Both the plain and the basin overlap significantly with the Pannonian mixed forests ecoregion.

The plain or basin is diagonally bisected by the Transdanubian Mountains, separating the larger Great Hungarian Plain (including the Eastern Slovak Lowland) from the Little Hungarian Plain. It forms a topographically discrete unit set in the European landscape, surrounded by imposing geographic boundaries—the Carpathian Mountains to north and east, the Dinaric Alps to south and southwest and the Alps to west. The plain is also associated with Pannonian Steppe.

*Material provided*:
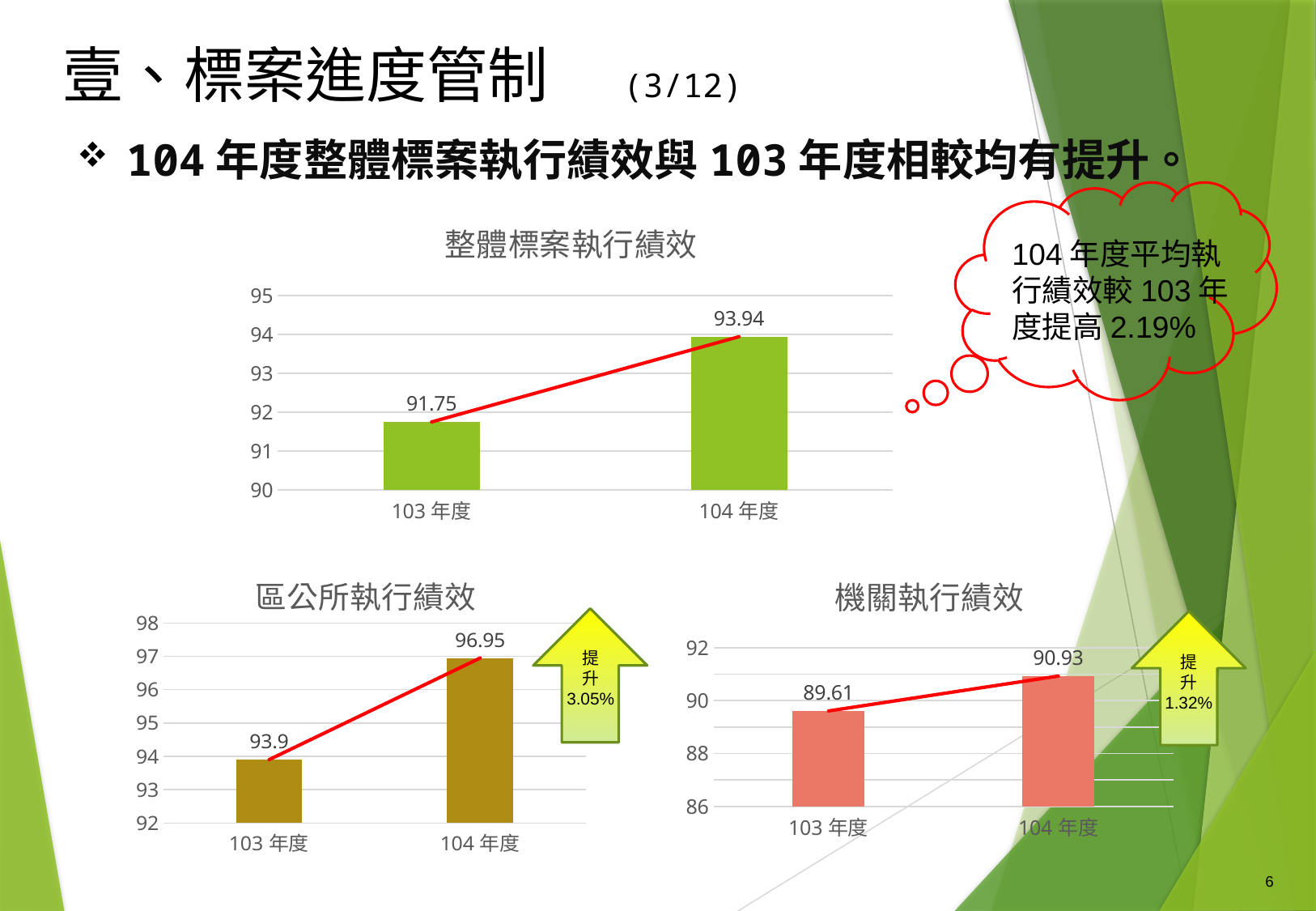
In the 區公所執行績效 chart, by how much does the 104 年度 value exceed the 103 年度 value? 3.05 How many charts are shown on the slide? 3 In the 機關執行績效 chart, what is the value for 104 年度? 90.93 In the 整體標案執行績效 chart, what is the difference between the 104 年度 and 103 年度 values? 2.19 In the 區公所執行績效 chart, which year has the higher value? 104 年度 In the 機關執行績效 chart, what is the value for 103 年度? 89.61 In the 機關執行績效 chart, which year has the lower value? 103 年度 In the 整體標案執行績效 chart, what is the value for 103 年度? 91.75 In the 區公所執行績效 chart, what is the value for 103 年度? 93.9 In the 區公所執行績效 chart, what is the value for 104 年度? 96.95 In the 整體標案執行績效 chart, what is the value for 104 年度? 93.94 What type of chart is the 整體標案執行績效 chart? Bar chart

*Task instructions*: Carry on the text about the Pannonian Plain, starting after its final sentence. The material was taken from a different source than the text about the Pannonian Plain.

*Answer*:
The Danube and Tisza rivers divide the basin roughly in half. It extends roughly between Vienna in the northwest, Košice in the northeast, Zagreb in the southwest, Novi Sad in the south and Satu Mare in the east.[citation needed] The Danube enters the basin from its northwest through a valley that splits the Alps and the Bohemian Forest. It runs through the center of the basin escaping at southeast portion where South Carpathians transition to Dinaric Alps and Balkan Mountains. The Tisza enters the basin from northeast running downhill from the Eastern Carpathians, it continues southwest and south until joins the Danube at southern portion of the basin. Another important river of the region is Sava which running along the eastern foothills of the Dinaric Alps together with the Danube forms a conditional northern limit of Balkan peninsula. It also enters the Danube at southern portion of the Pannonian Basin. Other rivers include Drava, Mureș, Great Morava, Drina and many others. In western portion of Pannonia is located Lake Balaton.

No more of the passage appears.